For the first quarter ended April 19, 2025, Advance Auto Parts (NYSE:AAP) reported an adjusted loss per share of $0.22, significantly beating analyst estimates of a $0.69 loss. Revenue came in at $2.58 billion, surpassing the consensus forecast of $2.51 billion. However, this represents a decline from $2.8 billion in the same quarter last year.
Comparable store sales decreased 0.6% YoY, excluding store closing sales at over 500 corporate locations that were shuttered as part of the company’s optimization program. Gross profit margin contracted to 42.9% from 43.4% in the prior-year quarter, primarily due to liquidation sales at closing stores.
"The Advance team delivered better than expected sales and profitability in the first quarter," said Shane O’Kelly, president and CEO. "During the quarter, we also successfully completed our store footprint optimization within an accelerated timeframe, while continuing to make progress on our other strategic initiatives."

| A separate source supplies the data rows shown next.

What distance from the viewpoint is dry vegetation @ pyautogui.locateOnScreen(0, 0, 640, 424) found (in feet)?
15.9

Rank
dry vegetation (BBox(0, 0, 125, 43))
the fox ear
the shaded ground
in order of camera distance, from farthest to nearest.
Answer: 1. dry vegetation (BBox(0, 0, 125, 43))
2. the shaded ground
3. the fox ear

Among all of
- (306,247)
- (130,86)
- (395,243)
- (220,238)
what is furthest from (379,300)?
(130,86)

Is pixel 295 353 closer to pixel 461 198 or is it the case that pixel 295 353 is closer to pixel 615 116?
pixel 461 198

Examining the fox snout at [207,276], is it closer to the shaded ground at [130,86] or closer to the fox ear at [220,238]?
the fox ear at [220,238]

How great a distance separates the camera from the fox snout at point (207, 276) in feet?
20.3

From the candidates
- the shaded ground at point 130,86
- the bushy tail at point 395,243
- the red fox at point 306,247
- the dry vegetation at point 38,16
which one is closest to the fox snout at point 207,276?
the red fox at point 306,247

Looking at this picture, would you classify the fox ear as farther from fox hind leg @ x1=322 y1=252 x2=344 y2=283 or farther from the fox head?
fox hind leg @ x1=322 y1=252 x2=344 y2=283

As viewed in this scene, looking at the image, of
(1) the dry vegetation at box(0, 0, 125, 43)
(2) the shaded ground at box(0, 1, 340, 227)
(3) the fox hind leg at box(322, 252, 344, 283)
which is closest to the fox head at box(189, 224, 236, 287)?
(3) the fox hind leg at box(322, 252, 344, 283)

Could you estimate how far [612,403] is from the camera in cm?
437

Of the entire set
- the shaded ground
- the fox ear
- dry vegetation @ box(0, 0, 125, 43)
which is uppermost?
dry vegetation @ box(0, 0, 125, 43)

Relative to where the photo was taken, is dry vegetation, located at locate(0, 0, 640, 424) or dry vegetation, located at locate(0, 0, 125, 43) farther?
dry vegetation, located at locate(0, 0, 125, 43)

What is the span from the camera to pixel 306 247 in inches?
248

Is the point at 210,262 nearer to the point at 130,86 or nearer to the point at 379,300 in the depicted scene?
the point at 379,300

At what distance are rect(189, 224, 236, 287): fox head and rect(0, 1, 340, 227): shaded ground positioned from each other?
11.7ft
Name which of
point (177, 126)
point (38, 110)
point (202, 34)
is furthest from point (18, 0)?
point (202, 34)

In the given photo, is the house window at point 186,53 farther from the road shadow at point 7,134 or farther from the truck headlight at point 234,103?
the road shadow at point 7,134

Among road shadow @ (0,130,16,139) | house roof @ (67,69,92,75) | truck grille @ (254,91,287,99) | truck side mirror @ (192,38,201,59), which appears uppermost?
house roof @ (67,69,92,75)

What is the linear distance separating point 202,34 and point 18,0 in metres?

Despite the challenging economic backdrop, including recently implemented tariffs, Advance Auto Parts reaffirmed its full-year 2025 guidance. The company expects net sales between $8.4 billion and $8.6 billion, with comparable store sales growth of 0.5% to 1.5%. Adjusted earnings per share are projected to be in the range of $1.50 to $2.50 compared to the consensus estimate of $1.54.